Она расплатилась, и я завернул снимок в две картонки и в мягкую бумагу. Стандартно. Как всем.

Но у двери она остановилась.

– Яков Наумович, – сказала она. – А почему вы не убрали линии совсем? Вы же умеете. Вы мастер. Могли бы – чтоб как новенькая.

Я подумал, прежде чем ответить. Это был хороший вопрос, из тех, что задают не из вежливости.
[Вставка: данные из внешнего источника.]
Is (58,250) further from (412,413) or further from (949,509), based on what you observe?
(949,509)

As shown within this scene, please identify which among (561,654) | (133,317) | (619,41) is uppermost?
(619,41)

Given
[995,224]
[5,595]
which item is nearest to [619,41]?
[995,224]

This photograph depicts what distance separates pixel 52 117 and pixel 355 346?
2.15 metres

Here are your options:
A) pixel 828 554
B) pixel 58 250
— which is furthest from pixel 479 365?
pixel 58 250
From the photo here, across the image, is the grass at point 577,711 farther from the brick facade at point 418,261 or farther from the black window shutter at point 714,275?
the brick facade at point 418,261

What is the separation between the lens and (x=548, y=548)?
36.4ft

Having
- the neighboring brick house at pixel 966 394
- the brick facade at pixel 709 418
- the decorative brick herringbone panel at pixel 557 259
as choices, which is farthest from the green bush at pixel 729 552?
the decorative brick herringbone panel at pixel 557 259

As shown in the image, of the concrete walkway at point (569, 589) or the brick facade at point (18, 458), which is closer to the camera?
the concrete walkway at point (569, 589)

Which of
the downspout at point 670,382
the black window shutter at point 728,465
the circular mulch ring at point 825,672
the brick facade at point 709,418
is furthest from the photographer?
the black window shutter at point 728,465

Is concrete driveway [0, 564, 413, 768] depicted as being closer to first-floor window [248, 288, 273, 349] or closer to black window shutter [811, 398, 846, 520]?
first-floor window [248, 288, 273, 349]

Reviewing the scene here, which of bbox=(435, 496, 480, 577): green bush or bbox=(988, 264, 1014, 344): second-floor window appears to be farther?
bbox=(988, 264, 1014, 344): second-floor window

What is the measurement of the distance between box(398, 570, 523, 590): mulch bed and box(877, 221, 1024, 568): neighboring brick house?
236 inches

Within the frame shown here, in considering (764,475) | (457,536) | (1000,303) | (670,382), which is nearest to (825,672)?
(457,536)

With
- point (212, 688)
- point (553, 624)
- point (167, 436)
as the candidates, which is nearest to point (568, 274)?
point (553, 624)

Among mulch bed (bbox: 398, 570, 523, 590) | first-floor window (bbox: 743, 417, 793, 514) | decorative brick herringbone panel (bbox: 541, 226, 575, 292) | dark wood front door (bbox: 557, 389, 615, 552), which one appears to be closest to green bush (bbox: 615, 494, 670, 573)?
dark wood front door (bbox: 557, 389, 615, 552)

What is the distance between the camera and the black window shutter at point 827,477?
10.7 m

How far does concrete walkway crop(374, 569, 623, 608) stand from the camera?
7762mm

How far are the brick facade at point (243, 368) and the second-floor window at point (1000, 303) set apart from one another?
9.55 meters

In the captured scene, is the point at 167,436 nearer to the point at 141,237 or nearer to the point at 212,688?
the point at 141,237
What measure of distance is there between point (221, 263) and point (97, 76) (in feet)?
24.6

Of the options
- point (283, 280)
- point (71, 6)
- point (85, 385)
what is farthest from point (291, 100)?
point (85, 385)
– Потому что новенькой её уже не сделать, – сказал я. – Можно сделать вид. Закрасить, заровнять, никто и не догадается. Но вы-то будете знать, что под краской. И каждый раз, глядя, будете думать про эту краску, а не про брата. А с линиями – посмотрите-посмотрите, привыкнете, и в один день перестанете их замечать. Будете видеть только его. Лицо. Руки эти. Улыбку. А линии останутся, да. Но они уже не будут болеть. Они будут просто.

Маргарита стояла у двери, прижав к груди свёрток в мягкой бумаге.

– Брата не вернуть, – сказала она. Тихо, но твёрдо, как закрывают дверь, когда уже всё решено.

– Не вернуть, – согласился я. Врать ей я не стал. Она пришла ко мне за честной работой, не за утешением. – Его – не вернуть. А вот это, – я кивнул на свёрток, – это у вас теперь есть. Целое. И вы знаете, чего это стоило собрать. Цените.

Она кивнула. Толкнула дверь. Звонок наверху дребезнул свою фальшивую ноту, и я вдруг подумал, что надо бы его уже сменить, давно пора.

А потом передумал.

Пусть фальшивит. Это его голос, у этого звонка. Свой, единственный, с трещинкой. Если поменять на новый, чистый, это будет уже другой звонок, а тот, прежний, который дребезжал над дверью все эти годы и над всеми, кто сюда заходил со своими порванными карточками, того уже не вернёшь.

Я выключил свет под световым столом. Стекло погасло. На чёрном бархате не осталось ни одного осколка, все нашли своё место. Я провёл по стеклу ладонью, собирая невидимую пыль, и убрал бархат в ящик до следующего конверта.

Они приходят. Всегда находится кто-нибудь с конвертом, в котором что-то сухо шуршит.